◆ Given problem ◆
Count the lines in the records below that contain the string "shrub", treating case as significant, and give only that number.

◆ Records shown ◆
※
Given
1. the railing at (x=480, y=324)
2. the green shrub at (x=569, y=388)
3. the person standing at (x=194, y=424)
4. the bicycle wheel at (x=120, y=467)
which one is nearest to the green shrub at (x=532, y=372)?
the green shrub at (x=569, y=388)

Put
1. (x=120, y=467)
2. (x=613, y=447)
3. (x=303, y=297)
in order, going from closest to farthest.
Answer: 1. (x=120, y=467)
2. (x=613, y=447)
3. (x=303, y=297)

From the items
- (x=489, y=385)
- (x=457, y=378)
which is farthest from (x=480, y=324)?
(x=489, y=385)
※
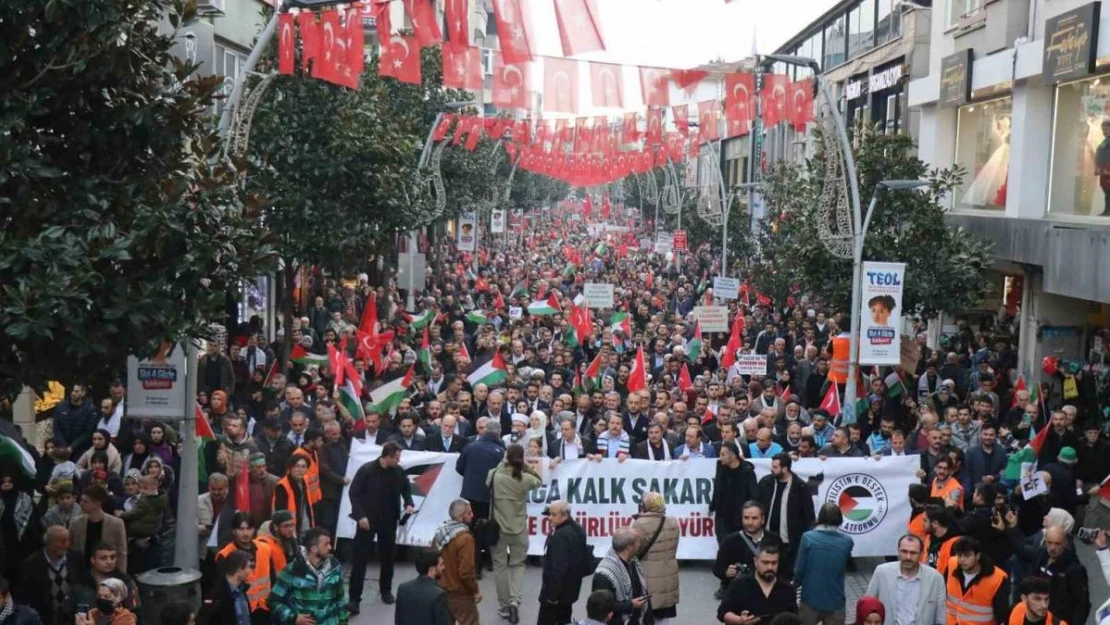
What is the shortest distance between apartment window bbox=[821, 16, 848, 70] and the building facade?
※
◆ Response to the task ◆
3